5. DETAILED DESCRIPTION OF EMBODIMENTS OF THE INVENTION

The general principle of the invention relies on the designing of a portable ultrasound measuring apparatus comprising two ultrasound probes and an integrated system for measuring the position of the probes. The localizing of the anatomical points of interest in the ultrasound images, combined with knowledge of the position of the probes, makes it possible to determine the relative spatial position of the anatomical points of interest. When such a measuring apparatus is used to measure an individual's pelvic tilt, it therefore makes it possible to obtain a direct, precise and reproducible measurement of the pelvic tilt by using a single, non-irradiating, compact apparatus that can be easily and speedily used by the clinician.

Here below in this document, we shall strive to describe an embodiment of the invention in the context of the operation of total hip replacement surgery. The portable ultrasound measuring device of the invention can however be advantageously used for other medical applications.

To begin with, FIGS. 3A to 3C and 4 serve to present a reminder of the definition of an individual's pelvic tilt. FIG. 4 presents the pelvic plane (XY) defined by the points corresponding to the two anterior-superior iliac spines 41 and 42 and to the pubic symphysis 43 on the iliac bone 44.

As can be seen in FIGS. 3A, 3B and 3C, the pelvic plane 31A, 31B, 31C can vary relative to a vertical or horizontal reference plane 32A, 32B and 32C. This dynamic behavior of the pelvis introduces modifications related to the functional orientation of the hip prosthesis and more particularly that of the acetabulum. It is therefore important to measure the pelvic tilt, i.e. the inclination of the patient's pelvic plane relative to the reference plane in different positions.

To this end, it is enough to locate three known points of the pelvis (namely the two iliac spines 41 and 42 and the pubic symphysis 43) defining the APP or anterior pelvic plan (XY).

Referring now to FIG. 1, an overall view is presented of the portable, ultrasound measurement device of the invention.

Such a measuring apparatus enables the easy and speedy measurement of the pelvic tilt in different positions of daily life, in order to integrate it into the scheduling of a total hip replacement operation. The use of such an apparatus must make it possible to reduce the number of operations of revision surgery and thus improve the quality of life of patients.

Such a measurement is done by means of the ultrasound probes during pre-operative consultation in at least three positions (for example the standing, seated and supine positions).
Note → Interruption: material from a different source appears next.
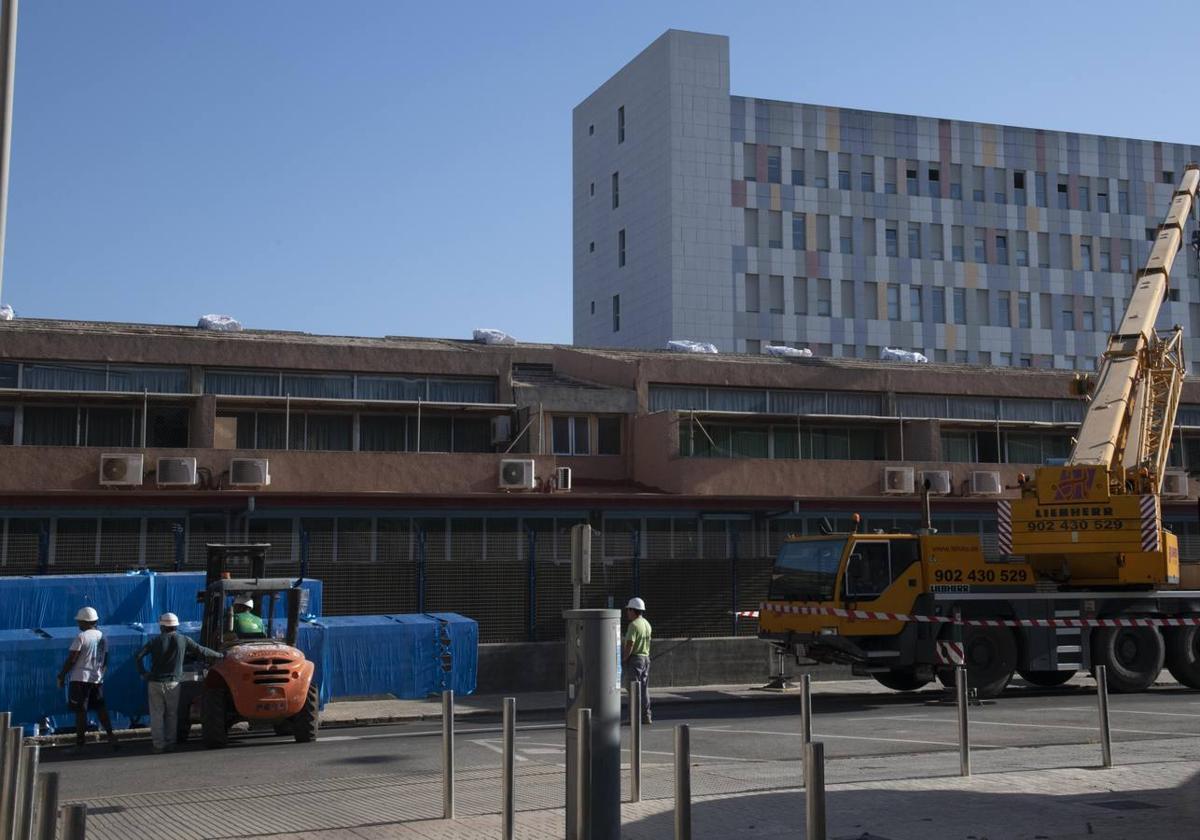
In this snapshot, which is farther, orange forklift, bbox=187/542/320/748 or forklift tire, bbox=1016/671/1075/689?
forklift tire, bbox=1016/671/1075/689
When it is done by means of the portable ultrasound device in one embodiment of the invention, its main characteristics are that it is:

• • Reliable
  • Autonomous
  • Fast
  • Precise
  • Simple to use.

As illustrated in FIG. 1, the ultrasound apparatus consists of a support 10, which takes the form of an arm, and two ultrasound probes 11₁ and 11₂ mounted on the support 10. A screen 12 is also integrated into the ultrasound apparatus for the purpose of viewing the images of the anatomical sites acquired by the probes. This screen also serves as an interface between the apparatus and the practitioner. For this screen 12 to be speedily pivotable, and so that the user can have it permanently in his field of vision, it is mounted on the support 10 by means of an adjusting ball joint, comparable for example to that of a camera tripod.
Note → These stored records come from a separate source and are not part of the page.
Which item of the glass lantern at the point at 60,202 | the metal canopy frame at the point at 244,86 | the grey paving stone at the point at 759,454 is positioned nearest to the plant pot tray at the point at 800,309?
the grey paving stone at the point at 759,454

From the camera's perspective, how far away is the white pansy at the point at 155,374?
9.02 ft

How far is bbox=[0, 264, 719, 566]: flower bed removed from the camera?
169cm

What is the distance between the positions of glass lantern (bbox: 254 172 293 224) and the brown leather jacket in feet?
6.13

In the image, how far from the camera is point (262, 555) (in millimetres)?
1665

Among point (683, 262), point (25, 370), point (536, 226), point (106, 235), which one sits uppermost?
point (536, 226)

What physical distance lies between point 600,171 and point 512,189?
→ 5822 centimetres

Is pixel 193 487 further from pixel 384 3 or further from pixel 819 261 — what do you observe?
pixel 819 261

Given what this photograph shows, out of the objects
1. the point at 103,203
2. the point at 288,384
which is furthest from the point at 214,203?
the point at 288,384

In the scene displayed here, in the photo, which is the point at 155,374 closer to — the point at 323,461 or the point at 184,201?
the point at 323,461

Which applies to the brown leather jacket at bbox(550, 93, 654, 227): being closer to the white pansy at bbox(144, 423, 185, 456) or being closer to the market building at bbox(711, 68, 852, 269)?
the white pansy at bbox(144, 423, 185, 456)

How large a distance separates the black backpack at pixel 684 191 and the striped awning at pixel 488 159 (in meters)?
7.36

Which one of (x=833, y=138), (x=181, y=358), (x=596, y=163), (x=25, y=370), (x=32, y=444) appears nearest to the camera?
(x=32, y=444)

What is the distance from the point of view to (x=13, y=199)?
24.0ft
In addition, the probes 11₁ and 11₂ are movable relative to each other along a slide link, to enable the practitioner to adjust the distance between them. Moreover, they are mounted relative to the support 10 with a ball-joint link for the probe 11₁, and with a ball-joint link and slide link for the probe 11₂.

It is indeed necessary that the two probes should be easily adaptable to the patient's morphology in all three positions, standing, seated and supine, whatever the patient's body mass. Preferably, the spacing between the probes 11₁ and 11₂ is chosen so that it can vary between about 10 cm and 25 cm.

The apparatus is handled by taking the probes 11₁ and 11₂ directly by hand. Thus, the mechanism of the apparatus (support 10, screen 12 and hinges) are situated above the practitioner's hands and therefore do not hamper the handling of the apparatus.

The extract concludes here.